**Records contained in a dataset**
>> begin

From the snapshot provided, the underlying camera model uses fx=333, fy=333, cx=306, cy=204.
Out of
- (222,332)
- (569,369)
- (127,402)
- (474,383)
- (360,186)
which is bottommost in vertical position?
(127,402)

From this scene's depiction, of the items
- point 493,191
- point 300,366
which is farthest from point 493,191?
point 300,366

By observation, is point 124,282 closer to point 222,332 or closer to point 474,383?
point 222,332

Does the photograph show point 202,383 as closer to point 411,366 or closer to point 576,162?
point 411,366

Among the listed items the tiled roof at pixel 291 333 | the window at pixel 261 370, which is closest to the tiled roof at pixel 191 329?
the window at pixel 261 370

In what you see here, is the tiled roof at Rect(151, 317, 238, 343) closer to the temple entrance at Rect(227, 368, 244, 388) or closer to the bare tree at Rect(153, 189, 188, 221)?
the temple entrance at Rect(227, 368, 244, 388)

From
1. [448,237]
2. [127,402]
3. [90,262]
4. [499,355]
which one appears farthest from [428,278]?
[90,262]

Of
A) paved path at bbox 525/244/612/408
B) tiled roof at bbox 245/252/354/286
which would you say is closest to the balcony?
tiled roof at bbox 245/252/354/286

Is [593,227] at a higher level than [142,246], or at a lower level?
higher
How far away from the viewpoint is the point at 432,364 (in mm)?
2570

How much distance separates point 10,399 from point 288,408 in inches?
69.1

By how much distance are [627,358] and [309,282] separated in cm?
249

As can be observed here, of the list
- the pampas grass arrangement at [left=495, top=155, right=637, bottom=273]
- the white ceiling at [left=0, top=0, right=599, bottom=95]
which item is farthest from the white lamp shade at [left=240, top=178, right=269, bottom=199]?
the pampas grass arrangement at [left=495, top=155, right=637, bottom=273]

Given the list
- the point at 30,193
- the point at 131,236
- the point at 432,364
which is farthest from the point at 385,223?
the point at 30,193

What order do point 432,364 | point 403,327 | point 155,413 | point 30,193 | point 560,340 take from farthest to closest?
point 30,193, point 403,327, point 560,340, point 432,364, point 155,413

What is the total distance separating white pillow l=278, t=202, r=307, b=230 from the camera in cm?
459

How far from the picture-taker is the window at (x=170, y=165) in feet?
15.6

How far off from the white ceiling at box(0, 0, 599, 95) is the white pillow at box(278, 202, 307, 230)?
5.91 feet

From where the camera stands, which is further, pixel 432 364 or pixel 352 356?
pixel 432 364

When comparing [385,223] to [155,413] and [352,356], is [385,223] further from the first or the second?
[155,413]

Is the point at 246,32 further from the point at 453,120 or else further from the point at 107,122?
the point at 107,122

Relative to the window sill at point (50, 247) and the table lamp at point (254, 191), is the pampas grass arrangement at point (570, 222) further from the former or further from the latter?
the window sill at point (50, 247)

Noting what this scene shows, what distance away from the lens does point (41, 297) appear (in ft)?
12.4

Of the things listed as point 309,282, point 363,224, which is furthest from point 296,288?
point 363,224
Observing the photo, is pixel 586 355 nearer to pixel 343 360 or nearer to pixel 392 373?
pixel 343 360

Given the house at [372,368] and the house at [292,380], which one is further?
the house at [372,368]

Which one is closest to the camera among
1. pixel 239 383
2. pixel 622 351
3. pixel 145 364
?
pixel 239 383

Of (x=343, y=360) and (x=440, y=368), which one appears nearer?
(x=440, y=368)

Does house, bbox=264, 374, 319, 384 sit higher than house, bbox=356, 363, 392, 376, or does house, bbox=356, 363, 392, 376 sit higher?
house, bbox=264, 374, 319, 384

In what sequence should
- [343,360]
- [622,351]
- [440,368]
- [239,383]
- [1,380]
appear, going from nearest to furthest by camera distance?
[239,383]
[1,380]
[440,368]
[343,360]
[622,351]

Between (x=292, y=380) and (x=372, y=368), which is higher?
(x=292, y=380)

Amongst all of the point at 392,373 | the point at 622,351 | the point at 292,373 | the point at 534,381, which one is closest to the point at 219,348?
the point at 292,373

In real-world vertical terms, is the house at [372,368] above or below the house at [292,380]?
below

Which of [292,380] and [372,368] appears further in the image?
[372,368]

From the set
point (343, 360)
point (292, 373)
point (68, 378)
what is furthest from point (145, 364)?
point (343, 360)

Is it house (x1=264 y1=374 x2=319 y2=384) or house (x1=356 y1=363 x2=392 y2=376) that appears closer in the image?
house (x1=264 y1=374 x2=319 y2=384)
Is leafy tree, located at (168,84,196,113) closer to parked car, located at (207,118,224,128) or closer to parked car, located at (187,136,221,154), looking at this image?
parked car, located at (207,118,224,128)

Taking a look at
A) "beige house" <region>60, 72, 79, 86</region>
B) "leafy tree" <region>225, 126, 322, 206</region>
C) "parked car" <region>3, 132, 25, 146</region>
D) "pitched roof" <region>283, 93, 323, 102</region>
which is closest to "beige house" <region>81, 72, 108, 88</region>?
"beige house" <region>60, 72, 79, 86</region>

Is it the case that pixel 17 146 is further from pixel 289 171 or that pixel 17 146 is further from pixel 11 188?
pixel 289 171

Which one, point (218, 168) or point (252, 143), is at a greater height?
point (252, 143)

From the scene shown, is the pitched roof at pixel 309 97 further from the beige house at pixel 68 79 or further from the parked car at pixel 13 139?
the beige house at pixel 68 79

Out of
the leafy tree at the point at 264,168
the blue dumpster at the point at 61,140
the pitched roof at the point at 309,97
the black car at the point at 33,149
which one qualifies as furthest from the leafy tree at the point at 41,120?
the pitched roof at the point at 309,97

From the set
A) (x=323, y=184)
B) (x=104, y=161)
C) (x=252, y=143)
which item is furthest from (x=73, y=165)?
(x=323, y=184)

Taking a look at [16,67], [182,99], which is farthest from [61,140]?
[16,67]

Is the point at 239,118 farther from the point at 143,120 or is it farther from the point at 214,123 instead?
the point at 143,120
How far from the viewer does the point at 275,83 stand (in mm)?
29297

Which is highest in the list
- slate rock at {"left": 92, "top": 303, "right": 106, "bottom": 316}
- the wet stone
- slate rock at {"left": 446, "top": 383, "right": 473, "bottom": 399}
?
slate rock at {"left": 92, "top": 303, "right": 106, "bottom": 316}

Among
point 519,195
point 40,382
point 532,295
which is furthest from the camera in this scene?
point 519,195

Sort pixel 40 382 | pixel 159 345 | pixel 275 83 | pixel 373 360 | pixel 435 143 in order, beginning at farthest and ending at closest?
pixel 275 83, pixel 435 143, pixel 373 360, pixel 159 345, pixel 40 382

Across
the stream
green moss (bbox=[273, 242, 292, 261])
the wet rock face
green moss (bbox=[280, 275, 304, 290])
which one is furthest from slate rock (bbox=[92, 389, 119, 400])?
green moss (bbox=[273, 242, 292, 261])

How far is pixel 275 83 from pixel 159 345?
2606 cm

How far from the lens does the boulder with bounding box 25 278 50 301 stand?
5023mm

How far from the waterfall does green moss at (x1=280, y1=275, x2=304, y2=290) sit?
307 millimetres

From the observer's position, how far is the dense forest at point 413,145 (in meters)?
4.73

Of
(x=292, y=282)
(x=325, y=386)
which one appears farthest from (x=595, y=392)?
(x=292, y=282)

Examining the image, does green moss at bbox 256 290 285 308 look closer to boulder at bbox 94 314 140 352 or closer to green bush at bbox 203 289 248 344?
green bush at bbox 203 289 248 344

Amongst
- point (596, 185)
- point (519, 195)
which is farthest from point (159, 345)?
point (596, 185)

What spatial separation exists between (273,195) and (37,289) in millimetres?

>> end

Repeat the line that contains "How far is pixel 275 83 from pixel 159 345?", then every line after it until the records end, with nothing added.

**Full output**
How far is pixel 275 83 from pixel 159 345?
2606 cm

How far from the lens does the boulder with bounding box 25 278 50 301 stand?
5023mm

How far from the waterfall does green moss at (x1=280, y1=275, x2=304, y2=290) sit?
307 millimetres

From the observer's position, how far is the dense forest at point 413,145 (in meters)?
4.73

Of
(x=292, y=282)
(x=325, y=386)
which one appears farthest from (x=595, y=392)?
(x=292, y=282)

Examining the image, does green moss at bbox 256 290 285 308 look closer to boulder at bbox 94 314 140 352 or closer to green bush at bbox 203 289 248 344?
green bush at bbox 203 289 248 344

Amongst
- point (596, 185)
- point (519, 195)
which is farthest from point (159, 345)?
point (596, 185)

What spatial separation exists between (273,195) and (37,289) in millimetres?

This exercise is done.